Art transforms lives
27 May 2014
PET has long seen the value of art for prisoners. And this year, as we celebrate the achievements of our thousands of learners throughout our anniversary we are proud to use the design of an artist we support for our 25th birthday logo.
Last year we gave over 300 people grants for arts and hobby materials to create things in their own time and we also fund distance learning courses in subjects including art history, creative writing and garden design. Whether prisoners are studying for a formal qualification or just because they enjoy painting in their cell, PET believes any form of art can be beneficial and does help rehabilitate people.
Art can inspire people to consider other types of learning and can help prisoners have a more positive outlook on the future.
We also know it works. We have evidence from the MoJ Justice Data lab’s analysis of PET’s work which found learning reduces reoffending by more than a quarter. A specific art-focused report found that PET’s provision of art materials for prisoners led to a reduction in reoffending of between 0.3 and 14 percentage points.
Other examples of evidence and good practice for the effectiveness of the arts are gathered through evaluations of different projects in the Arts Alliance Evidence library. PET is on the Arts Alliance steering group and are supporting its new large-scale research project to better understand the impact of creative activities for people in prison. We featured an Arts Alliance story in May’s Inside Time to ask prisoners what they thought about the purpose of the arts and whether it helps reduce reoffending.
PET has received many responses from readers which show that clearly they believe this to be the case but unfortunately some highlighted barriers they are experiencing.

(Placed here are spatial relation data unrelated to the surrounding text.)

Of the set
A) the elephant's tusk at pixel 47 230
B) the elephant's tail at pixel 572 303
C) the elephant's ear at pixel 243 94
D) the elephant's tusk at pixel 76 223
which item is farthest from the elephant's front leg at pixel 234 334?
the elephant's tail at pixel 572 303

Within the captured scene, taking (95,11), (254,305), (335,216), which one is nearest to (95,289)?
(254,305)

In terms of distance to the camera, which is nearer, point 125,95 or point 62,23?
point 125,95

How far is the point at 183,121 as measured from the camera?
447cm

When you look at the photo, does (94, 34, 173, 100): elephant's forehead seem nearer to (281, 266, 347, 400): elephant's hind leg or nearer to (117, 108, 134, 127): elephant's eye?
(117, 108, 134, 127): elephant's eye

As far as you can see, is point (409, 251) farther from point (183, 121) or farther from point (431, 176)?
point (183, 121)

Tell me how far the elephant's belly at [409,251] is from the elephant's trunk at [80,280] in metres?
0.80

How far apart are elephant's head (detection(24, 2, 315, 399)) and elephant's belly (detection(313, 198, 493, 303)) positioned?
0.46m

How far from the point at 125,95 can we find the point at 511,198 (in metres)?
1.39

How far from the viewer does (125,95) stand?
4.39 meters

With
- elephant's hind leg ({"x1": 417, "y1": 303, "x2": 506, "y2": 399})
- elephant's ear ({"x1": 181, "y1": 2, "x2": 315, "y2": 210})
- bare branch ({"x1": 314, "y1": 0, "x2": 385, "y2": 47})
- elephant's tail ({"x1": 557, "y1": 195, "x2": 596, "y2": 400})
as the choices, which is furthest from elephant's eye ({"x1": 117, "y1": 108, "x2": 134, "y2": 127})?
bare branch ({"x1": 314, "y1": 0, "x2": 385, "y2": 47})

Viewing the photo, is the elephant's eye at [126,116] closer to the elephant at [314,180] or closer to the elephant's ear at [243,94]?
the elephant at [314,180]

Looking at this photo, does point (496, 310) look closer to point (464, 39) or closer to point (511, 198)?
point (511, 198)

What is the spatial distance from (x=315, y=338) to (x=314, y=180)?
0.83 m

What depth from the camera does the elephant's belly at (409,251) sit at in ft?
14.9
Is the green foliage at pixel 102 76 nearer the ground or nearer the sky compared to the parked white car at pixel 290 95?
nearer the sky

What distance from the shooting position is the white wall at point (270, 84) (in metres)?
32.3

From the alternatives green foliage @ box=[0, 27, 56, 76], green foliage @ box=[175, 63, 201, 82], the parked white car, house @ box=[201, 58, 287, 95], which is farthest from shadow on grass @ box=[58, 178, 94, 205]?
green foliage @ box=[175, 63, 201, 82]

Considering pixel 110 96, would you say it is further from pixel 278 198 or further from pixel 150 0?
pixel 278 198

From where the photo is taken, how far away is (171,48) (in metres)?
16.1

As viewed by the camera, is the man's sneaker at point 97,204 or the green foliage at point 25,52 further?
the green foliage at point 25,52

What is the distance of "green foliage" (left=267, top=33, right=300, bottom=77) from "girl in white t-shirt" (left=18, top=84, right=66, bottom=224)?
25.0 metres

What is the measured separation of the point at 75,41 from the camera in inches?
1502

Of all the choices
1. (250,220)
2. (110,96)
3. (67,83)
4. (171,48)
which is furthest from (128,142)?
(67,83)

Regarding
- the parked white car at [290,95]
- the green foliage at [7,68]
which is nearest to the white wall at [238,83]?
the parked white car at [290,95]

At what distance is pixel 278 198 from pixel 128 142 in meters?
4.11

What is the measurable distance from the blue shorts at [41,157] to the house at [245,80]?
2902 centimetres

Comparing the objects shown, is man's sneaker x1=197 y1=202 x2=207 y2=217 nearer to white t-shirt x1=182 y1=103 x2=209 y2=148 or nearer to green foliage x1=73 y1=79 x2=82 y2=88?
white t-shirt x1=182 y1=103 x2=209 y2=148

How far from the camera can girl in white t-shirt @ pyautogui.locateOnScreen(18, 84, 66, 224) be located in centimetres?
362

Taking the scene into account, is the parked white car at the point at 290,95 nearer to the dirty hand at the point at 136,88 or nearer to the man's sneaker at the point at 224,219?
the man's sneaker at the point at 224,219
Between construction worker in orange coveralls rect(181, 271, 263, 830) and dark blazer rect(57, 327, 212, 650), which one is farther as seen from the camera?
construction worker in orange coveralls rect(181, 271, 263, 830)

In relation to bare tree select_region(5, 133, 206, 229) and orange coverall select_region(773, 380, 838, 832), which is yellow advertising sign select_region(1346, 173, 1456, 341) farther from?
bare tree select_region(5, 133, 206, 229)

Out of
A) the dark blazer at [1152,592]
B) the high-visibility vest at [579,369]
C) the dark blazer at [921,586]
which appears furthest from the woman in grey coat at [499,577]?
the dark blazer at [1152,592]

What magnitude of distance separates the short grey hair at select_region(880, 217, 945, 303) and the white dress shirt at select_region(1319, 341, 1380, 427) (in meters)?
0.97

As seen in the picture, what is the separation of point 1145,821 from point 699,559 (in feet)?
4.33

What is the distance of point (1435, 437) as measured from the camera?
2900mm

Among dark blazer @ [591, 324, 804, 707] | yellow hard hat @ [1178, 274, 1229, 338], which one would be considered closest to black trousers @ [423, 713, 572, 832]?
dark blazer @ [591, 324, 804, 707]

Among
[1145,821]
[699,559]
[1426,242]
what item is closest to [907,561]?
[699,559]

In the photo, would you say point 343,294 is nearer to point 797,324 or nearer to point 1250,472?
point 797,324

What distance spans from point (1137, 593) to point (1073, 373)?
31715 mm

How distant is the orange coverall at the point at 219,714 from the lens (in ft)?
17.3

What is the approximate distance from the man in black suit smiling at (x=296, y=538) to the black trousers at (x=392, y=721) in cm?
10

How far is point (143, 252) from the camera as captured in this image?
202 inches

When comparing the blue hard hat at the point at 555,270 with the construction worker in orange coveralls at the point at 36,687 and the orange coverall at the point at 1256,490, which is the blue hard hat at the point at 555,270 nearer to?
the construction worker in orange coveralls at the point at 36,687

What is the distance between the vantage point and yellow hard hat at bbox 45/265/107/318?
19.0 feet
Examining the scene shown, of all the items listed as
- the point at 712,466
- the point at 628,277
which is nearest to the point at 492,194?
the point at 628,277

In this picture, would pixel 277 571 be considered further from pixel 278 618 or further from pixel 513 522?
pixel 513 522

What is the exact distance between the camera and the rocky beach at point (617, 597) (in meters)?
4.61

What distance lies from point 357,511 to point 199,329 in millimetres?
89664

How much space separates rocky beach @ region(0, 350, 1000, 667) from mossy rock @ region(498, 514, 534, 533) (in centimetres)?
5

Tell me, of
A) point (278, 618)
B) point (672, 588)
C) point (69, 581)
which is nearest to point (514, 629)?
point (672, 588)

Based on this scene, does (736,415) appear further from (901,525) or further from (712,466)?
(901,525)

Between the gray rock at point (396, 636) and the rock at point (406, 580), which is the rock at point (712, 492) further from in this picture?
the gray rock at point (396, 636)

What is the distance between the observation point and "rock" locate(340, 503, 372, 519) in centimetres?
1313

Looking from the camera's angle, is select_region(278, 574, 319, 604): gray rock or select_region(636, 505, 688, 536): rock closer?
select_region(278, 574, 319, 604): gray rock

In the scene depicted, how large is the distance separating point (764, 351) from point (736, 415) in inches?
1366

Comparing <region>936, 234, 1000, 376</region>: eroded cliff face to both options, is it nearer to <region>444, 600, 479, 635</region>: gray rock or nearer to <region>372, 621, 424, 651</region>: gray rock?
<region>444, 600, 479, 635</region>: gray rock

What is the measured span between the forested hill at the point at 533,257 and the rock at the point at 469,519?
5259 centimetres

One man said he had been waiting 10 months to join an art class. He said: “Art needs to be wholly supportive if it is to reduce reoffending. Basic time and support is needed to help give these prisoners the chance to not reoffend.”
Art can help people develop soft skills such as patience, self discipline, confidence and creativity. It can also help people to cope with mental health conditions or recover from addictions. One respondent, a Koestler award-winner, says art has helped him stop self-harming.
He says: “Art relives me of a lot of stress and is a form of escapism. It is much better than any drug.”
Many respondents wrote about how valuable creative writing has been for them. One person who has studied the subject, now has ambitions to work in publishing and says: “Writing is a positive routine and distraction away from crime.”
These letters echo the experiences of many of PET’s alumni such as Marvin Blair, who put his life sentence behind him when he was released from prison by establishing himself as an artist after he found that writing and painting helped him cope with depression and improved relationships with his family during his sentence. In the last 10 years he has worked in some of London’s top theatres including the Royal Court and The Lyric, made short films and graduated from renowned art college Central St Martins. Marvin’s experience shows that art can and does transform prisoners’ lives.